The third speaker wasFrank Razzano, Pepper Hamilton,who spoke about five open questions: 1) Does it require a fiduciary duty? (He said you should make sure that there is a breach on the part of the payor); 2) Is legislation necessary to address this issue or is there a way around this for prosecutors; (He spoke about the case of U.S. v. Jain here- how you can use a pecuniary theory of mail fraud; 3) Does Skilling limit the stream of benefits theory? 4) He noted that you need to analyze the intent of the payor and payee carefully 5) Gratuities - does honest services fraud include this, or is it limited to bribery? He looked at some of the cases where these issues had arisen.
Finally Professor Julie O'Sullivan talked about congressional acts that have been introduced since Skilling.
(esp)(blogging from San Diego)
This afternoon breakout session on public corrruption was moderated by Joshua R. Hochberg (McKenna, Long & Aldridge).
Jack Smith, Chief of the Public Integrity Section of the Criminal Division of the Department of Justice,spoke about how his office was moving cases along. He stressed the importance of maintaining the deadlines that are established.
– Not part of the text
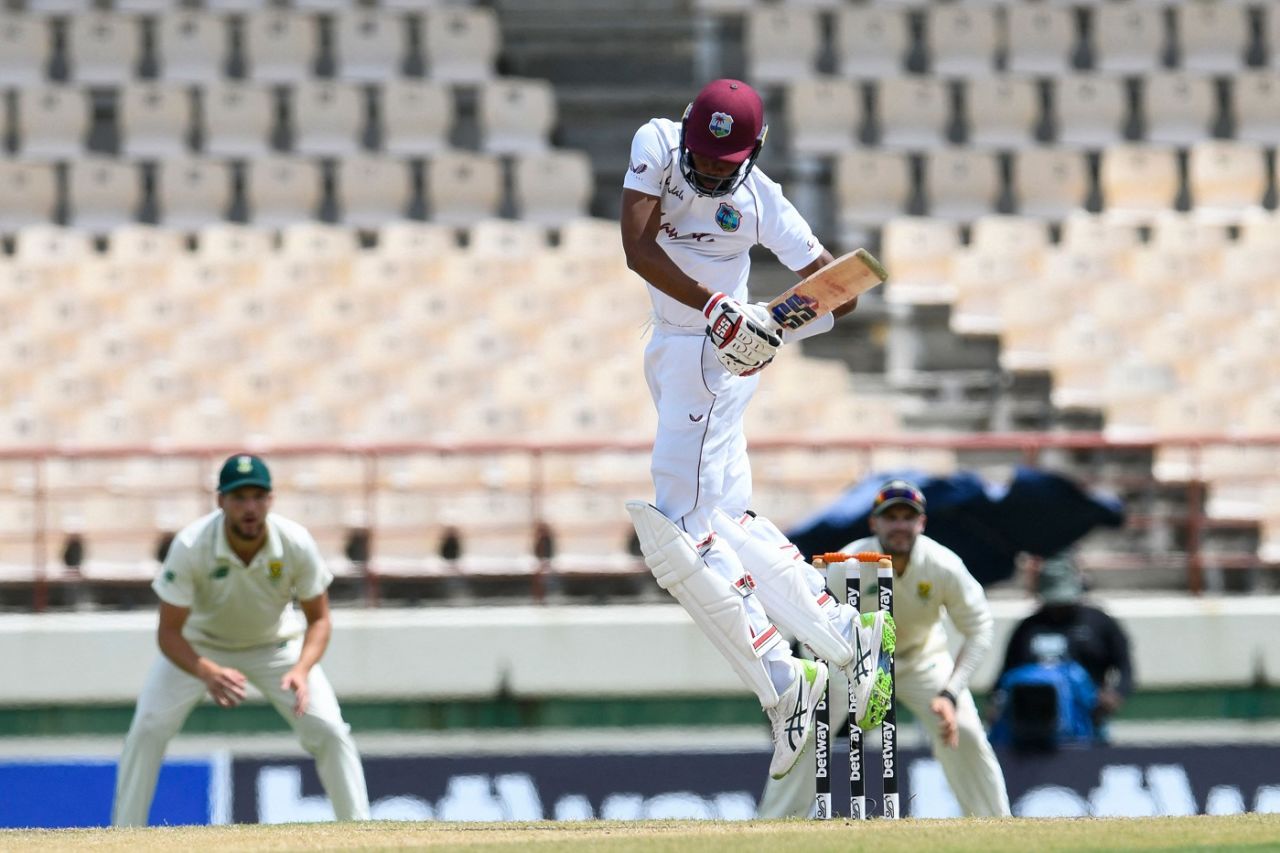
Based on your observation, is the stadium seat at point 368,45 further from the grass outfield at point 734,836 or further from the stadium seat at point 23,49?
the grass outfield at point 734,836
He also stated he has not found a problem finding statutes to use when bringing state and local corruption cases post the Supreme Court's modification of 1346. He said that other statutes are available to bring conflict of interest cases.
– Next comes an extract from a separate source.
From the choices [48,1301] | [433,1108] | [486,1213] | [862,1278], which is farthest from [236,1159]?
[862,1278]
Robert M. Cary, a partner in the Washington, D.C., office of Williams & Connolly LLP, noted the lack of transparency in discovery. Until there is an enforceable rule, it will be a problem.
Laura A. Miller, Nixon Peabody LLP, said that "successful representation is when my name and my client's name does not appear in the press."
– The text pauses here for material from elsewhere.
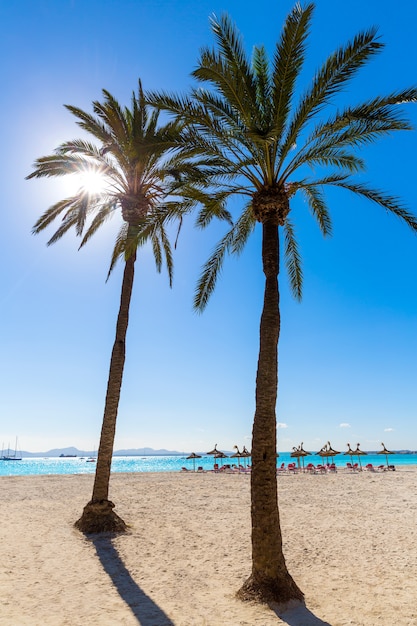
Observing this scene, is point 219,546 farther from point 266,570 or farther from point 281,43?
point 281,43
Patrick M. Collins, Perkins Coie LLP questioned why the government can't go the extra mile and have open file discovery.
The panel discussed the Speech & Debate Clause and how it can affect a case. They also looked at discovery issues - Laura Miller noted the lack of uniformity on discovery issues. She mentioned how in the "rocket docket" they receive Jencks material the Friday before trial. Jack Smith said that if it is close - turn it over.Jack Smith said they sometimes he will highlight documents for the defense. He recognized his duty to go through documents and find Brady material. Laura Miller noted that we should all work together to manage discovery. A final topic discussed was venue.
(esp)(blogging from San Diego)
The opening panel of this morning discussed some recent white collar cases: Karatz (alleged options backing); WebMD (alleged financial statement fraud), and Petters (alleged Ponzi scheme). Ronald J. Nessim was listed as moderating this panel, but Vince Marella filled in for him. Particularly interesting were the remarks of John Lauro, who talked about how a group of defendants stuck together for a long time - and the importance of this for the case. Both he and John Keker discussed the initial corporate investigation in their cases and how the companies did not conduct it with a purpose to demonize their clients, although in one instance the later relationship might not have been as amicable.
In the Petters case, the prosecutor explained how the case came to light and how quickly it moved forward. This was contrasted with the WebMD case where there was no discussion with the prosecutors. What was noted in the WebMD case was the importance of having resources to make the case - Lauro said it would not have been possible without resources.
John Lauro explained that one of the biggest challenges for the defense was the discovery. He also explained how a Daubert challenge allowed them to educate the judge about the case.
I only wish I could have stayed to listen to more of this fascinating presentation - but off to a meeting for my panel on ethics.